Los agentes detuvieron a los tres días a Beatriz L. D., acusada de un delito de asesinato en el que concurría la agravante de alevosía. La paciente no tuvo oportunidad de defenderse a consecuencia de su avanzada edad.

La arrestada se encuentra ingresada en prisión provisional comunicada y sin fianza en el módulo de mujeres de la cárcel de Alcalá-Meco, por orden de la titular del Juzgado de Instrucción número 2 de la localidad alcalaína.

Enfrentamiento político en la Red por la auxiliar

La detención de la auxiliar de enfermería del hospital Príncipe de Asturias de Alcalá de Henares, Beatriz L. D., de 37 años, terminó ayer con un enfrentamiento en Twitter entre el portavoz de Sanidad del PSOE en la Asamblea, José Manuel Freire, y el consejero de Sanidad, Jesús Sánchez Martos. Todo ello surgió a raíz de la publicación por parte de EL PAÍS de que el juez había autorizado la instalación de una cámara de videovigilancia en el pasillo de la quinta planta del centro, donde trabajaba la supuesta asesina.

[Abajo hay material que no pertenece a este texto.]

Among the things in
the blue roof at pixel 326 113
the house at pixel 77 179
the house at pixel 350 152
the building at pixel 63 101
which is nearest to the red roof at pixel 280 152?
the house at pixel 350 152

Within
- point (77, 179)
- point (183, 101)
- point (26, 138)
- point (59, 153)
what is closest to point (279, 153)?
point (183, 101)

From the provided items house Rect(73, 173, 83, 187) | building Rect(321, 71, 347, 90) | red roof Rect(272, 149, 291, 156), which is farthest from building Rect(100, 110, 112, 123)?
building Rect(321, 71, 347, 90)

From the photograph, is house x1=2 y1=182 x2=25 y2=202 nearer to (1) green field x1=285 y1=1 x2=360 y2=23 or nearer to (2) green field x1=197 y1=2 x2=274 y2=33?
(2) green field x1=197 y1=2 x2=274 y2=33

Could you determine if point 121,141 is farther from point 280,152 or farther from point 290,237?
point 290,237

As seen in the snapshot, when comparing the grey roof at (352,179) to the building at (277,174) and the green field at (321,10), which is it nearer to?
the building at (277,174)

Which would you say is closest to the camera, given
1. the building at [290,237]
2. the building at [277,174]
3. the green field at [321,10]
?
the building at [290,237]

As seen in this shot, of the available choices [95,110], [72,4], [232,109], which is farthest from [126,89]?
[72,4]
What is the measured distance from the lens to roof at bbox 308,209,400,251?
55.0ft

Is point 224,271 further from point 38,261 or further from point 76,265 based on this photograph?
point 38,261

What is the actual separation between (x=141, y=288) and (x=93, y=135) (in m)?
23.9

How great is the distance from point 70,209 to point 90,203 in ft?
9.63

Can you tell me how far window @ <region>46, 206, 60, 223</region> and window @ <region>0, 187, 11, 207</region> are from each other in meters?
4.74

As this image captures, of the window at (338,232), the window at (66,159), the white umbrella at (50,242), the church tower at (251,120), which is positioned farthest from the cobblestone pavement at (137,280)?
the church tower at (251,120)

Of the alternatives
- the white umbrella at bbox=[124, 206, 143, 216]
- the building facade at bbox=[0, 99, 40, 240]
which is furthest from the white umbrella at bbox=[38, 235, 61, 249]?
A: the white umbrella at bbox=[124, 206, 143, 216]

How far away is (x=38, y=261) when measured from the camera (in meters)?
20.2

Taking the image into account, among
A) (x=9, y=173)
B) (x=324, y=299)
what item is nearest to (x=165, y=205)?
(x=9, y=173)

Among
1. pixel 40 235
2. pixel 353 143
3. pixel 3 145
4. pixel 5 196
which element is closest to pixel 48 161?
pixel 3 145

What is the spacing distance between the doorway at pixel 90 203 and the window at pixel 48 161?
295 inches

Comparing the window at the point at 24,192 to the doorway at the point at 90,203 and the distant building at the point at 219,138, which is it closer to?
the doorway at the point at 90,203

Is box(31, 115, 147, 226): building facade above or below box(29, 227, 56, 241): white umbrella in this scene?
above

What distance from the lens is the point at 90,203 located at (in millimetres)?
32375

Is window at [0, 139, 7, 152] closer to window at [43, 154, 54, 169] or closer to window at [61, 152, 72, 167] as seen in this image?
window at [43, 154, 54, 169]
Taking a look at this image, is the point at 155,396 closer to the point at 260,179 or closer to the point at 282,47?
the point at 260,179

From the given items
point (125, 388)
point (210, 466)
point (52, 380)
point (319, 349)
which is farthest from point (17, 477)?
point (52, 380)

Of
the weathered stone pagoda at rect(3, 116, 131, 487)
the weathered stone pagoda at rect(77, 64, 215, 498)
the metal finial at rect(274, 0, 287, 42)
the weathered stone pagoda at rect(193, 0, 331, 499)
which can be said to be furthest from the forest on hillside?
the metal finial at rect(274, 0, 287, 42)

José Manuel Freire, exconsejero de Sanidad del Gobierno Vasco, publicó un tuit en el que defendía la seguridad de los enfermos: “La primera obligación de la administración sanitaria es proteger a los pacientes, no obtener pruebas policiales”. Este texto enlaza a la noticia de este periódico. Criticaba así que no hubieran tomado medidas para evitar la muerte de la paciente de 86 años.

El consejero salió en defensa de su actuación a lo largo de cinco tuits seguidos, en los que reprochaba que Freire intentara, en su opinión, “sacar rédito político por un caso tan serio”. El más polémico fue el tercero: “No puedo aceptar que trate de crear una alarma innecesaria sobre la seguridad y protección de pacientes y profesionales”. “El mensaje debe ser de tranquilidad y seguridad en ese gran hospital Príncipe de Asturias. Gracias al trabajo de todos ayudando a la justicia, la policía ha podido detener a esta persona, sin criminalizar su profesión, como sospechosa de la muerte de la paciente”, añadió en los siguientes.